**What is needed:** Search the entries for lines with the string "that" and say how many there are, giving only the number.

━━━ Recorded data ━━━

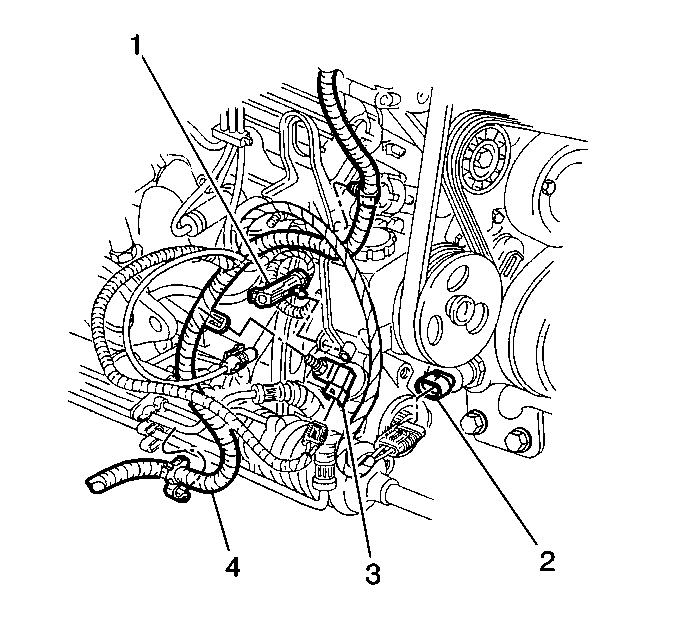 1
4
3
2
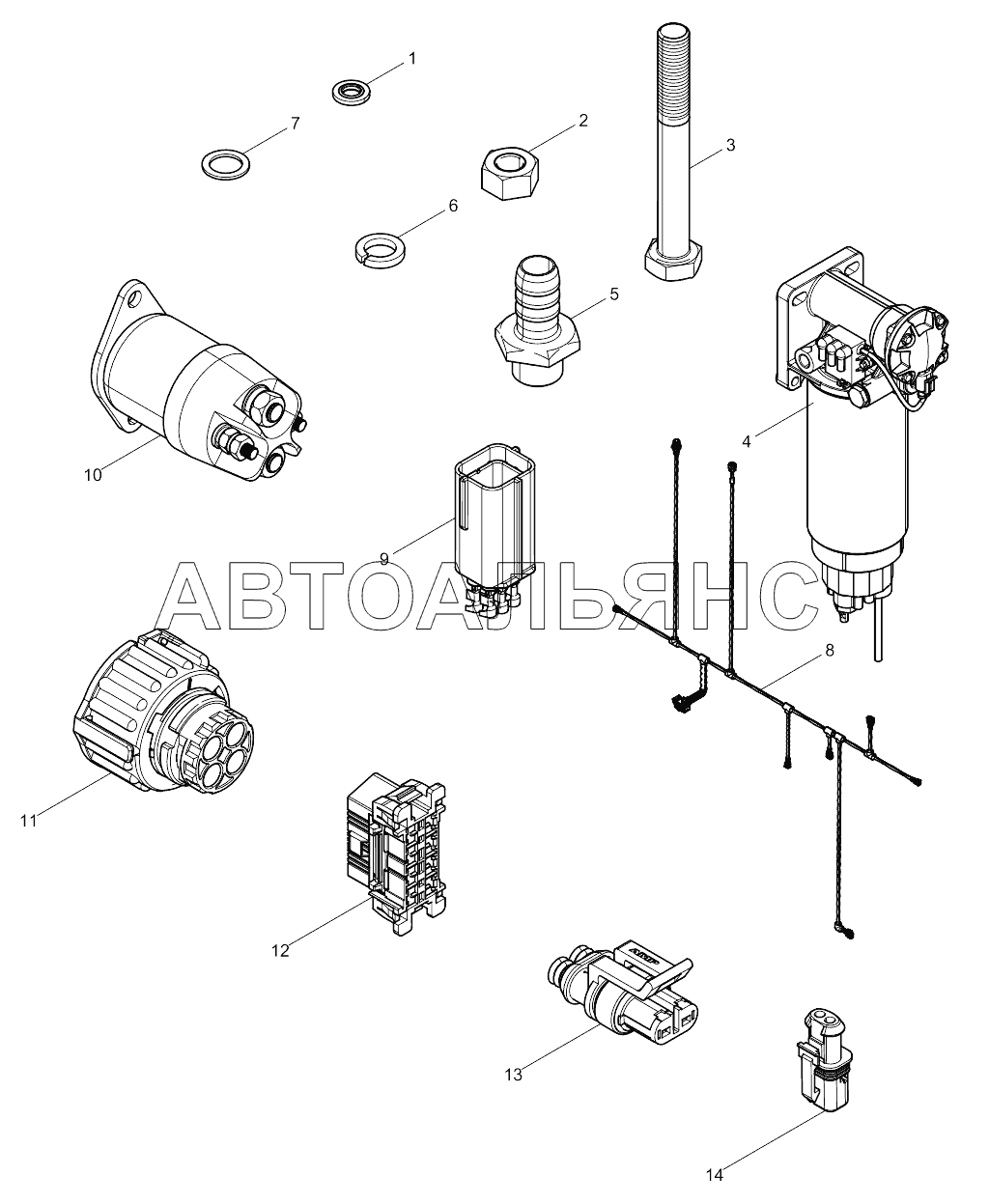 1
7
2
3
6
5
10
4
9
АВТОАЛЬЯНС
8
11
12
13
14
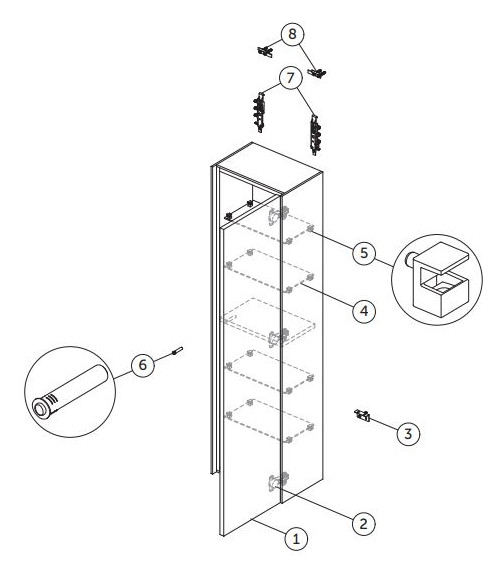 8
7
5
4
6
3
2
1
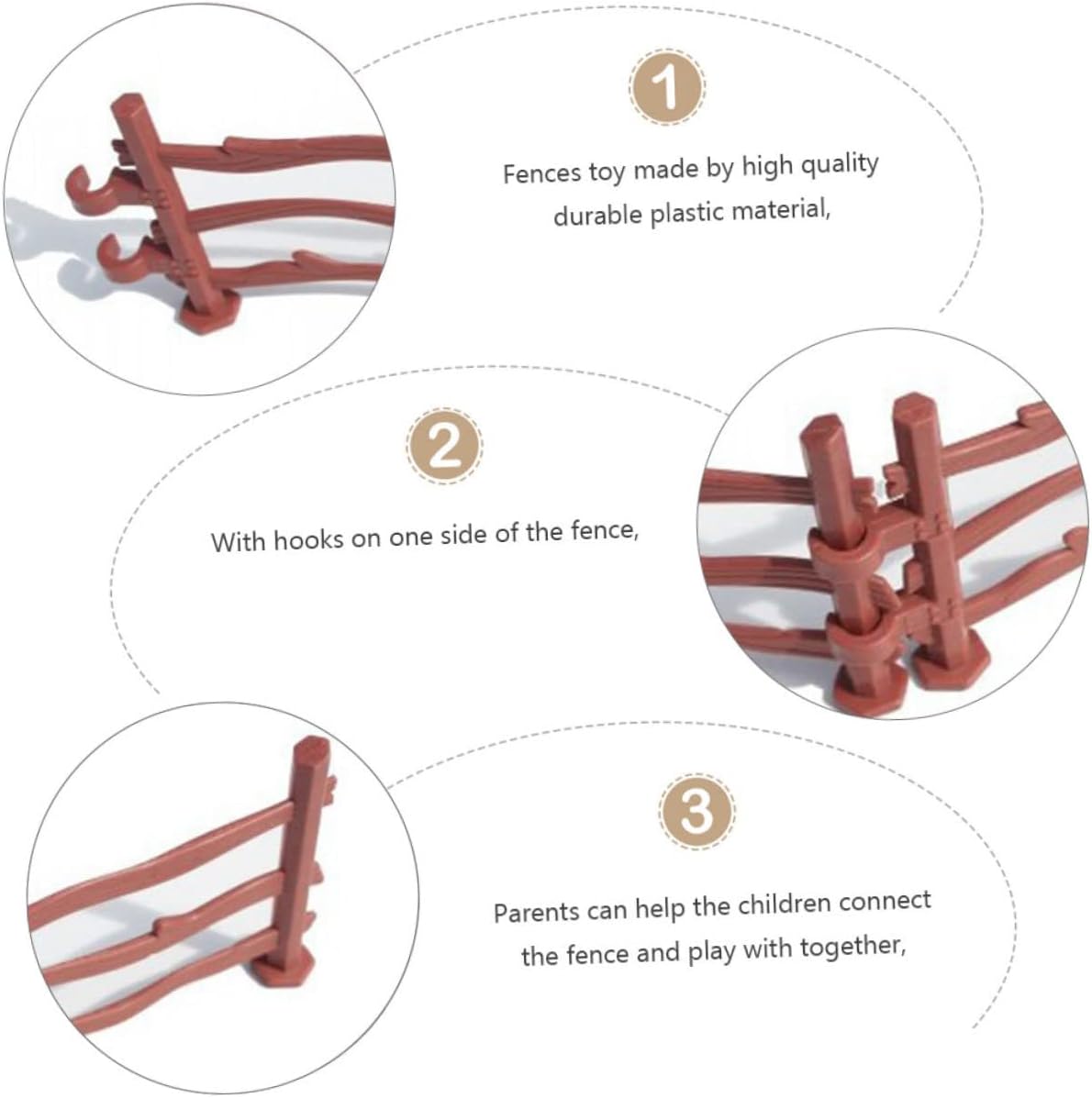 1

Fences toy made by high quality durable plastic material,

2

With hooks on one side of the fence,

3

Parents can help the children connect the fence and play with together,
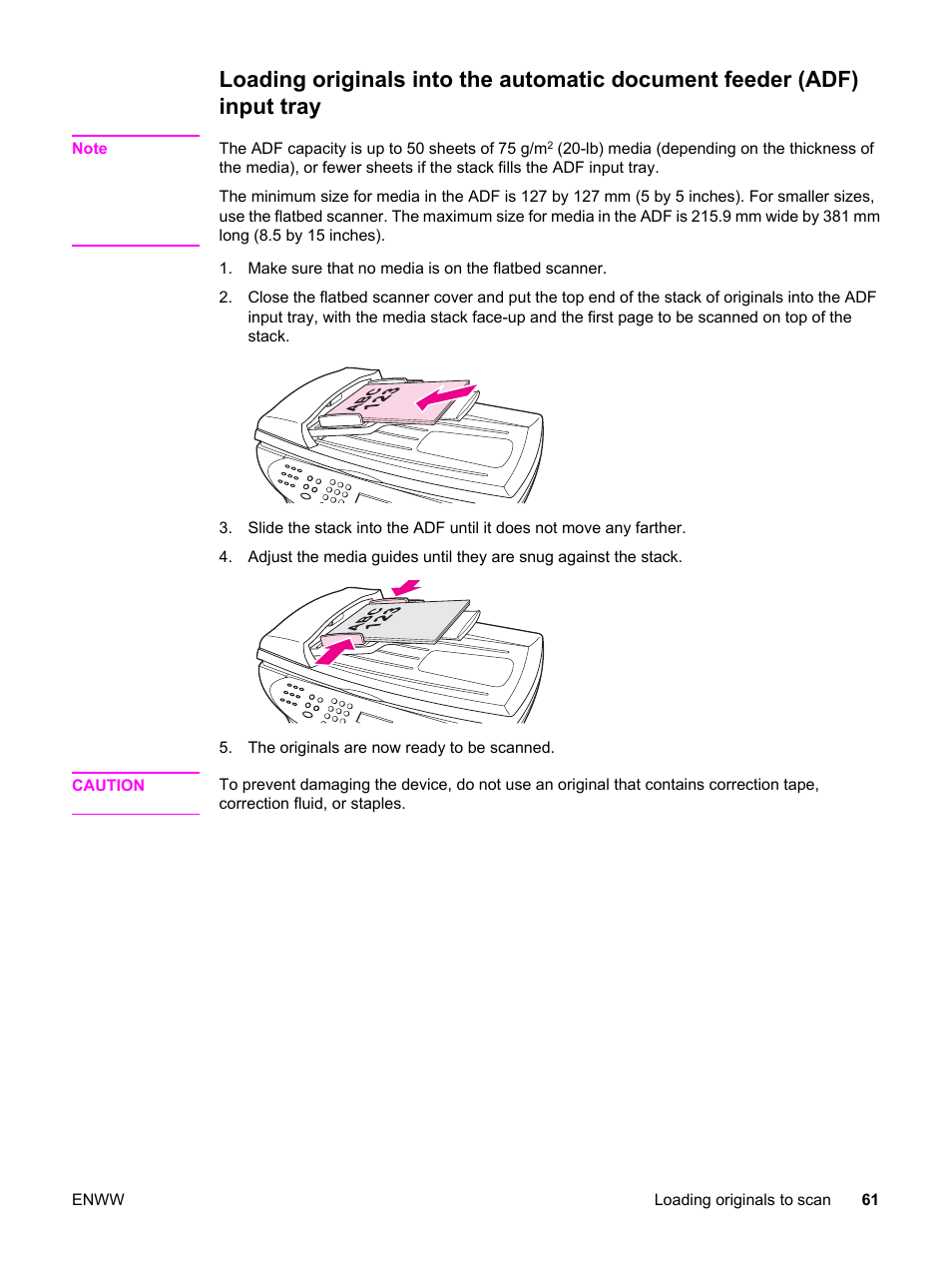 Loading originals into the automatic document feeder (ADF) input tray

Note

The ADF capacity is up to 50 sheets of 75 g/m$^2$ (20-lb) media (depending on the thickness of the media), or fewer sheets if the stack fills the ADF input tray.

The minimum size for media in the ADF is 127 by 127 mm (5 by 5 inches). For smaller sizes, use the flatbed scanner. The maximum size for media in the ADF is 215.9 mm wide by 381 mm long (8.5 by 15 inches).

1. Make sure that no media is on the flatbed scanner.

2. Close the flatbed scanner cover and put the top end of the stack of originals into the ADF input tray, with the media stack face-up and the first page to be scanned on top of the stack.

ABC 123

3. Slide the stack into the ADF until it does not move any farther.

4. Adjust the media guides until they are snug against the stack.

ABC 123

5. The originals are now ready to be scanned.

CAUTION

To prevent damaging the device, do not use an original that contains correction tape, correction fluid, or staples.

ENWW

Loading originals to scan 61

━━━
━━━ Recorded data ━━━

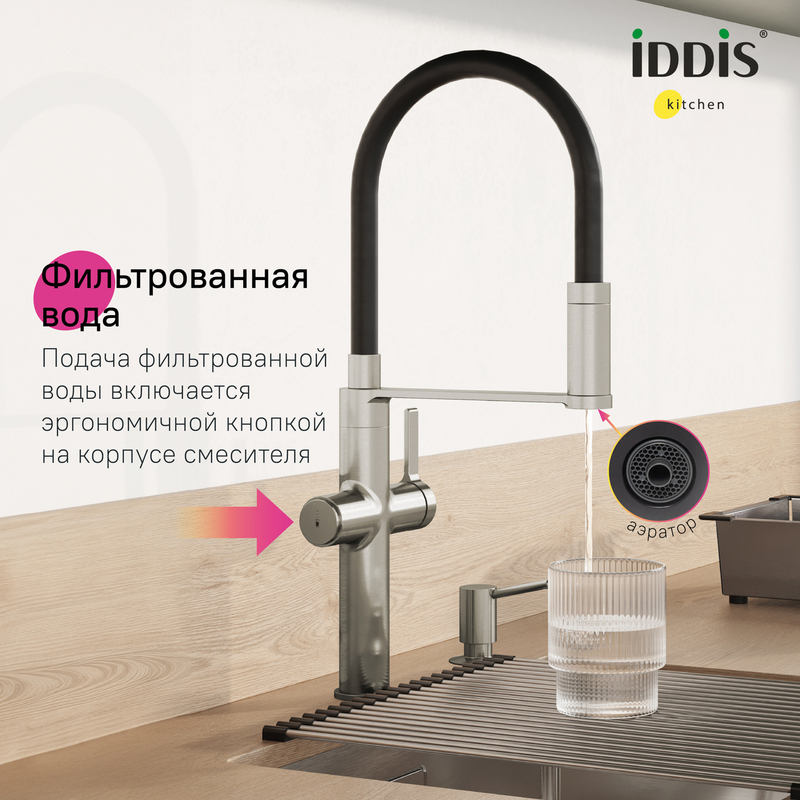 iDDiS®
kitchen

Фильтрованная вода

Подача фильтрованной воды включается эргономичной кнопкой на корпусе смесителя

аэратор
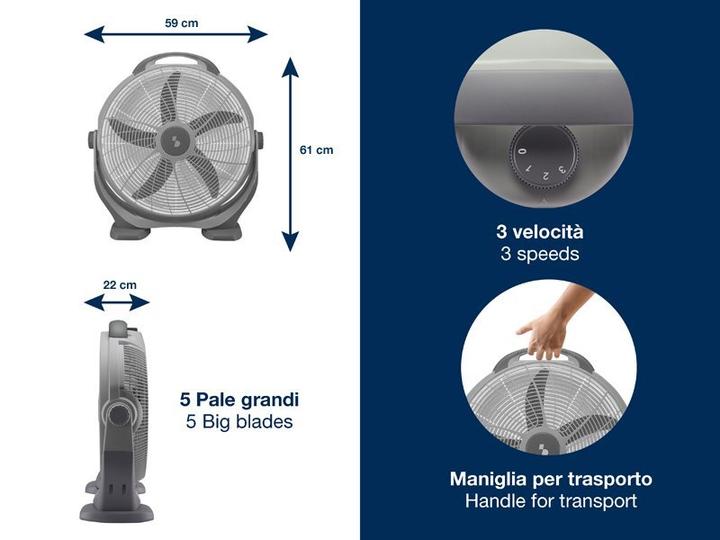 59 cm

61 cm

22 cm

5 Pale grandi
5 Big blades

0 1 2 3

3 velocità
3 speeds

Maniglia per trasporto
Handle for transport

━━━

**Task solution:** 2